Source data
Content starts

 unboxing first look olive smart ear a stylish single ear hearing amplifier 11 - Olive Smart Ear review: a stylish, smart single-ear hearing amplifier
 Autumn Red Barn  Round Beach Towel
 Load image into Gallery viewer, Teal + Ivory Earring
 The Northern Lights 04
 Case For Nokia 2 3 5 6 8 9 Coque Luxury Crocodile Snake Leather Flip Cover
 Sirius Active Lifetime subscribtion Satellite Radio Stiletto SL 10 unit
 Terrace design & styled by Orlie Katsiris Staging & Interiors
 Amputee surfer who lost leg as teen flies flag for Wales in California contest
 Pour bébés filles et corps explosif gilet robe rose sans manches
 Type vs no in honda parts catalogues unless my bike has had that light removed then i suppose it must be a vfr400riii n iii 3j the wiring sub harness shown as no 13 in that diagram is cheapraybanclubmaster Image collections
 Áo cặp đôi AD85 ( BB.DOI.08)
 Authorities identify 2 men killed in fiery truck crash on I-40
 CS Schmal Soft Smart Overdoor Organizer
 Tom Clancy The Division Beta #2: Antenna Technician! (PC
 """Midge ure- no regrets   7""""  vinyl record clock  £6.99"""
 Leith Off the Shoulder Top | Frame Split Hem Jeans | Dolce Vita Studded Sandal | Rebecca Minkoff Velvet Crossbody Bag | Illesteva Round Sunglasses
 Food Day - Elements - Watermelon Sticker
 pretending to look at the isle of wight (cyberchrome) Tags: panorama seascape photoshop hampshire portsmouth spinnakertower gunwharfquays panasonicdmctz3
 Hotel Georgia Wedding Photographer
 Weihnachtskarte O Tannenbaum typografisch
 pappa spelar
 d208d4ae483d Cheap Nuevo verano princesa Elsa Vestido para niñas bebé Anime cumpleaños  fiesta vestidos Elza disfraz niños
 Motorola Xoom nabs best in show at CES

Content ends

Reproduce the data shown above exactly.

- [Result of this exercise]
 unboxing first look olive smart ear a stylish single ear hearing amplifier 11 - Olive Smart Ear review: a stylish, smart single-ear hearing amplifier
 Autumn Red Barn  Round Beach Towel
 Load image into Gallery viewer, Teal + Ivory Earring
 The Northern Lights 04
 Case For Nokia 2 3 5 6 8 9 Coque Luxury Crocodile Snake Leather Flip Cover
 Sirius Active Lifetime subscribtion Satellite Radio Stiletto SL 10 unit
 Terrace design & styled by Orlie Katsiris Staging & Interiors
 Amputee surfer who lost leg as teen flies flag for Wales in California contest
 Pour bébés filles et corps explosif gilet robe rose sans manches
 Type vs no in honda parts catalogues unless my bike has had that light removed then i suppose it must be a vfr400riii n iii 3j the wiring sub harness shown as no 13 in that diagram is cheapraybanclubmaster Image collections
 Áo cặp đôi AD85 ( BB.DOI.08)
 Authorities identify 2 men killed in fiery truck crash on I-40
 CS Schmal Soft Smart Overdoor Organizer
 Tom Clancy The Division Beta #2: Antenna Technician! (PC
 """Midge ure- no regrets   7""""  vinyl record clock  £6.99"""
 Leith Off the Shoulder Top | Frame Split Hem Jeans | Dolce Vita Studded Sandal | Rebecca Minkoff Velvet Crossbody Bag | Illesteva Round Sunglasses
 Food Day - Elements - Watermelon Sticker
 pretending to look at the isle of wight (cyberchrome) Tags: panorama seascape photoshop hampshire portsmouth spinnakertower gunwharfquays panasonicdmctz3
 Hotel Georgia Wedding Photographer
 Weihnachtskarte O Tannenbaum typografisch
 pappa spelar
 d208d4ae483d Cheap Nuevo verano princesa Elsa Vestido para niñas bebé Anime cumpleaños  fiesta vestidos Elza disfraz niños
 Motorola Xoom nabs best in show at CES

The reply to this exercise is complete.